Pour pouvoir bénéficier d’un traitement social et fiscal de faveur, les régimes de retraite supplémentaire et de retraite complémentaires doivent respecter de nombreuses conditions de conformité toutes cumulatives :
- que les prestations soient versées par un organisme habilité
- que les régimes revêtent un caractère collectif et obligatoire
- qu’ils rentent les limites d’exonérations sociale et fiscale
- qu’ils soient mis en place selon une procédure déterminée
Aux termes de l’article L. 242-1, sixième alinéa, du code de la sécurité sociale, les prestations de retraite supplémentaire et de prévoyance complémentaire doivent, pour ouvrir droit à l’exclusion d’assiette, revêtir « un caractère collectif et obligatoire déterminé dans lecadre d’une des procédures mentionnées à l’article L. 911-1 » du même code. En conséquence, ces garanties collectives sont déterminées :
- soit par voie de conventions ou d’accords collectifs ;
- soit à la suite de la ratification, à la majorité des intéressés, d’un projet d’accord proposé par le chef d’entreprise ;
- soit par une décision unilatérale du chef d’entreprise constatée dans un écrit remis par celui-ci à chaque intéressé.
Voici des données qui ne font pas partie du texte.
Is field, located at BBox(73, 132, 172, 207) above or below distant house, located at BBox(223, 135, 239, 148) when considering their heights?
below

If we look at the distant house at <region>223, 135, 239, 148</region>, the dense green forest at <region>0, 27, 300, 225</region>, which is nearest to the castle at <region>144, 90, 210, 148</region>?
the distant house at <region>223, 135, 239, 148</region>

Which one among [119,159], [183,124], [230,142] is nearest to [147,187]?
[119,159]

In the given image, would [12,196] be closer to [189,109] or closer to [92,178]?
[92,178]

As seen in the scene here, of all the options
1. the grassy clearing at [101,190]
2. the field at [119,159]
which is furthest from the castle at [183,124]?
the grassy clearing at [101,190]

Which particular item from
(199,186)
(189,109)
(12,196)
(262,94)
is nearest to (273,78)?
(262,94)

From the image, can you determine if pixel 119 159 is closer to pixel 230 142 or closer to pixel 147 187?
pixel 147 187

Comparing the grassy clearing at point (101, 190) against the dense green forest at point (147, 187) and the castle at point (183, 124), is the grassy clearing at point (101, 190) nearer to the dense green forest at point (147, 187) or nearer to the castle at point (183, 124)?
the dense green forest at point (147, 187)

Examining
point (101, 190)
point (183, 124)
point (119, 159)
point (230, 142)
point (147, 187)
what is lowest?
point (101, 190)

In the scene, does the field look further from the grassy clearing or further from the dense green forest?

En cas de contrôle, l’employeur devra produire l’acte juridique instituant le régime.
Ainsi, la seule adhésion à un contrat d’assurance souscrit par l’entreprise n’est pas suffisante pour continuer à bénéficier du régime social et fiscal de faveur.
Il est à noter que pour les régimes souscrits avant 2005 une régularisation du constat d’usage était préconisée pour le 31/12/2008, date de la fin de période transitoire.
Ceux mis en place depuis le 1er janvier 2005 ont dû respecter dès leur origine toutes les règles de conformité énoncées ci – dessous.
Néanmoins il convient de rappeler que tous les régimes quelque soit leur date de souscription doivent être conforme à la dernière circulaire du 30/01/2009.